FRAGMENTO SELECCIONADO:
La perversidad política

Septiembre 2022

Javier Brown César

La Nación

La destrucción de la política ha sido un proceso gradual y sistemático por obra de quienes llegan a cargos públicos con una larga cauda de resentimiento y odio. La política, esa actividad noble y superior, vital para la adecuada organización de los asuntos humanos ha llegado hoy a niveles de degradación insoportables.

La perversidad política no es otra cosa que la inversión de todos los valores, lo que lleva a que una actividad decente y necesaria, se convierta en un ejercicio perpetuo de daño intencional, de improvisación recurrente y de maldad sistemática. Este ejercicio denigrante de los cargos públicos es uno de los factores que está en la base del actual desprestigio de la política.

El caciquismo, esa vieja lacra de los sistemas políticos que fundan su autoridad en el carisma o la tradición, en lugar de en las leyes y las instituciones sigue hondeando sus banderas en el nuevo milenio. Manuel Gómez Morin hablaba del “caciquismo voraz e irresponsable… que obscurece y deprime la vida local y hace sentir hasta en las poblaciones más remotas, el peso degradante y ruinoso de la incapacidad irresponsable y de la explotación destructora”.

Los efectos del caciquismo en la vida pública son devastadores: “producen la esterilización de la vida local, la formación de un centralismo agobiador, el establecimiento inevitable de una cadena de complicidades que se extiende a todos los grados de la vida oficial porque hace depender a los municipios y a los gobiernos locales de la maquinaria política federal y a ésta, a su vez, la sujeta a una innombrable vinculación con todas las mafias políticas provincianas”.

El espíritu ciudadano es fuente de vitalidad y raíz de la participación cívica decidida. Los valores espirituales superiores, cuando iluminan la política le dan autenticidad, representatividad, confianza y credibilidad. La política es suprema actividad ordenadora y privilegio exclusivo de la persona. Sólo el ser humano hace política terrenal y en este ejercicio emula las supremas virtudes divinas que son como faros que iluminan el camino del buen quehacer político: como la divinidad también impartimos justicia, gobernamos el mundo y a partir de la prudencia anticipamos el futuro de forma providente.

La crisis en que está inmersa la política se deriva de que se la ha convertido en un ejercicio deprimente, propicio para las mafias: el pillaje, la ratería y las diversas formas de perversidad política campean y gobiernan de forma soberana, generando la impresión generalizada de que todo es suciedad y maldad. Decía con gran acierto Efraín González Luna: “la actividad política, para nosotros y para todo político honrado, no es ni afán egoísta ni aventura banal; menos es lo que para muchos, que todos sabemos, ocasión de saciar instintos bajos con desenfreno bestial”.

La perversidad se adueña de la política cuando destierra la ética de la vida pública, destruyendo así un binomio virtuoso que debería ser indisoluble. Nuevamente González Luna: “la política, guía, sendero y fuerza propulsora de destinos humanos; la política, substancia humana, necesidad de luz y de vida, tiene que ser, probablemente más todavía que la conducta individual, un sujeto de normas éticas”.

DATOS PARA REVISAR:
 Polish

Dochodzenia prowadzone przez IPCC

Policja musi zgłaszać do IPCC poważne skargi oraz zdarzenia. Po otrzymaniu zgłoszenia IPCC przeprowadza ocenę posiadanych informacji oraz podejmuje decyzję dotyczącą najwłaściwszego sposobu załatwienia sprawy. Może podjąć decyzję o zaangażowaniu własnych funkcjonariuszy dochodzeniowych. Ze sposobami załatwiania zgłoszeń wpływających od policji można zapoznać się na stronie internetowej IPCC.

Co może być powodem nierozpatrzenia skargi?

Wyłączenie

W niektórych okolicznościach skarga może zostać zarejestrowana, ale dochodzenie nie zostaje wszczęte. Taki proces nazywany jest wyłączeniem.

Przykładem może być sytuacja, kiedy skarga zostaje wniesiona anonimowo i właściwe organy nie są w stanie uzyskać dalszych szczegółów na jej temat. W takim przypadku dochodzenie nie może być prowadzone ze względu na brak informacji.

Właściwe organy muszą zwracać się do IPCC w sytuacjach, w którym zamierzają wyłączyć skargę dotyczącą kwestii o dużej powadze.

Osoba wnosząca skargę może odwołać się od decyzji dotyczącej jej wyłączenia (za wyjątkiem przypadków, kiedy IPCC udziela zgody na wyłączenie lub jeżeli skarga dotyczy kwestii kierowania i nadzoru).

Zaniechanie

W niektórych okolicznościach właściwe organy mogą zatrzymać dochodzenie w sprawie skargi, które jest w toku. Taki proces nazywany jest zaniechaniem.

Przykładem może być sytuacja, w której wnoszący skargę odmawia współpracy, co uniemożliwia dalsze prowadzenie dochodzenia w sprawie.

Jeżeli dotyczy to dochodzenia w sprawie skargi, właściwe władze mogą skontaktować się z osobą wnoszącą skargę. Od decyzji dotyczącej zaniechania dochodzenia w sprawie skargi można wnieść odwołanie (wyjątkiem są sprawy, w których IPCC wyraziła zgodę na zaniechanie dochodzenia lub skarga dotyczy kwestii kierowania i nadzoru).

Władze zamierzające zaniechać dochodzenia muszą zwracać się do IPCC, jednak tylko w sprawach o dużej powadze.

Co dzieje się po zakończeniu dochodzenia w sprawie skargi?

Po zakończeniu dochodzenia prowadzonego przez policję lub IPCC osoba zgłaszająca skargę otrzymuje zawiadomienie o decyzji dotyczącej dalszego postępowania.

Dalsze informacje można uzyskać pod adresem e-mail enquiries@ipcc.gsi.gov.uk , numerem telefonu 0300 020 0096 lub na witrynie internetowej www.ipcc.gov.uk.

LO QUE SE PIDE: Reproduce sin cambios el pasaje del texto sobre la perversidad política que empieza con "La destrucción de" y sigue hasta "de la política.".

RESULTADO DE LA TAREA:
La destrucción de la política ha sido un proceso gradual y sistemático por obra de quienes llegan a cargos públicos con una larga cauda de resentimiento y odio. La política, esa actividad noble y superior, vital para la adecuada organización de los asuntos humanos ha llegado hoy a niveles de degradación insoportables.

La perversidad política no es otra cosa que la inversión de todos los valores, lo que lleva a que una actividad decente y necesaria, se convierta en un ejercicio perpetuo de daño intencional, de improvisación recurrente y de maldad sistemática. Este ejercicio denigrante de los cargos públicos es uno de los factores que está en la base del actual desprestigio de la política.